La CONADEP les otorgó a los organismos, a los familiares y a los sobrevivientes una legitimidad pública inédita, en especial, al asignarles un rol protagónico en el programa televisivo que adelantó sus conclusiones, al darles la autoridad para decidir el destino judicial que tendrían sus testimonios y al invitarlos a proponer sus ideas sobre las recomendaciones que debería incluir su informe final. (…)

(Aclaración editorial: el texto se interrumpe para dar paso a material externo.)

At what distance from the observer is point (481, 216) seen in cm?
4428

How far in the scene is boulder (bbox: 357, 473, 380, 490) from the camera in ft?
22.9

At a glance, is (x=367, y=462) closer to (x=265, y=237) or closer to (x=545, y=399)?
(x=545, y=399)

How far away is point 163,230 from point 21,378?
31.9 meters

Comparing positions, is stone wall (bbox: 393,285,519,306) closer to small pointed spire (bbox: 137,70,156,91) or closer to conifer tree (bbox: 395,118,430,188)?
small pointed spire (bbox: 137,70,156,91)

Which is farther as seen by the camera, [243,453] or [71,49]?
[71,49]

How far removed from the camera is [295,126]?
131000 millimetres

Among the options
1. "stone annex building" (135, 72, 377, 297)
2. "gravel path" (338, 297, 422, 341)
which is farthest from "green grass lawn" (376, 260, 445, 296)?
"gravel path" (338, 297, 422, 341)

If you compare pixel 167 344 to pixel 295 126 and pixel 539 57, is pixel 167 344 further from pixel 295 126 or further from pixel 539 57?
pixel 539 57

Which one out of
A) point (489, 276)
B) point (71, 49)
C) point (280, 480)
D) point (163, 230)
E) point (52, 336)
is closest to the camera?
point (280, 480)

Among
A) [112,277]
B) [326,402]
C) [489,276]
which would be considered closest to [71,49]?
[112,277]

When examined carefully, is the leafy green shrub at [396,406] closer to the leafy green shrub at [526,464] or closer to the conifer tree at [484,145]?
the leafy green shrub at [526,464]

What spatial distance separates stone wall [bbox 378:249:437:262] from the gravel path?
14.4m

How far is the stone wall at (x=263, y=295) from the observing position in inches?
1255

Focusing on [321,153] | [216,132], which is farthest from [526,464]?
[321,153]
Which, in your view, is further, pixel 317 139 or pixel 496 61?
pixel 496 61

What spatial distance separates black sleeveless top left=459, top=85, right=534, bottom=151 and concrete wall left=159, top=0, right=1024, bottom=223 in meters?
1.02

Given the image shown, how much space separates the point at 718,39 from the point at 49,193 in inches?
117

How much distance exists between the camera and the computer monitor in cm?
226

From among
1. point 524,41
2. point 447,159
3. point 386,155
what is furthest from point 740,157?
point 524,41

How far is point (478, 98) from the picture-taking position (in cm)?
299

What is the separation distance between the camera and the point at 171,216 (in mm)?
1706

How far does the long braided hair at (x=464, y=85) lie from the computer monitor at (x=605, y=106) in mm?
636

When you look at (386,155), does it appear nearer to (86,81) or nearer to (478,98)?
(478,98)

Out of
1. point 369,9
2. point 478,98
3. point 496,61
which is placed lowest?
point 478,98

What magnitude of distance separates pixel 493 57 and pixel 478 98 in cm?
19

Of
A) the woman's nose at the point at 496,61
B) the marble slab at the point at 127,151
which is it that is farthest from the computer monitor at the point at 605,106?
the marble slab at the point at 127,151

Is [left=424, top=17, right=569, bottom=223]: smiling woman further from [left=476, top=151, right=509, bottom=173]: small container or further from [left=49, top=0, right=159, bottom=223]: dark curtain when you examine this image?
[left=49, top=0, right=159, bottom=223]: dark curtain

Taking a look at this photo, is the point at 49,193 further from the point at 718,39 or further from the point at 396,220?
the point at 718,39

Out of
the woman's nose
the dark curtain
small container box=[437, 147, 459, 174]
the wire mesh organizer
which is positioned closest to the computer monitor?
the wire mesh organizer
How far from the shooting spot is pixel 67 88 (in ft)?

Por todo ello, mediante la investigación de la CONADEP se modeló, más allá de la conciencia del gobierno y de los organismos de derechos humanos, la elaboración de un relato y una interpretación compartida sobre estos hechos cuyas divergencias exclusivas giraban en torno a qué tipo de tribunales —civiles o militares— debían juzgar las violaciones y si debería predominar la justicia preventiva o la retributiva. Esta perspectiva supuso la articulación de la narrativa humanitaria, forjada durante la dictadura entre los denunciantes del crimen, que privilegiaba la reconstrucción fáctica de las violaciones y la presentación de los desaparecidos a partir de sus datos identitarios básicos y sus valores morales, con los marcos interpretativos que el Ejecutivo propuso para juzgar la violencia política. Estos marcos que limitaban la persecución penal a los responsables materiales de las desapariciones, postuladas como una práctica exclusiva de la dictadura, omitían el análisis de las responsabilidades de la sociedad política y civil antes y después del golpe, y evitaban historizar las causas de la violencia política. Presentes en los decretos de juzgamiento a las cúpulas guerrilleras y a las Juntas Militares, fueron asumidos con mayor intensidad por el gobierno cuando la “unión nacional” reemplazó en su agenda la confrontación con las corporaciones y con la conducción peronista encabezada por Isabel Perón, decisión que, como se expuso, tuvo consecuencias en la periodización, de corte institucional, que la CONADEP adoptó para retratar las desapariciones. La investigación de la CONADEP produjo efectos políticos y jurídicos de primer orden: elaboró un conocimiento novedoso sobre la dimensión que alcanzaron las desapariciones en la Argentina, conformó un corpus probatorio inédito para juzgar a sus responsables y desencadenó la clausura de la estrategia oficial de juzgamiento a las Juntas Militares por sus pares. Su informe, Nunca Más, expondría una nueva verdad pública sobre las desapariciones, y se conformaría en la nueva clave interpretativa y narrativa para juzgar, pensar y evocar este pasado entonces inmediato.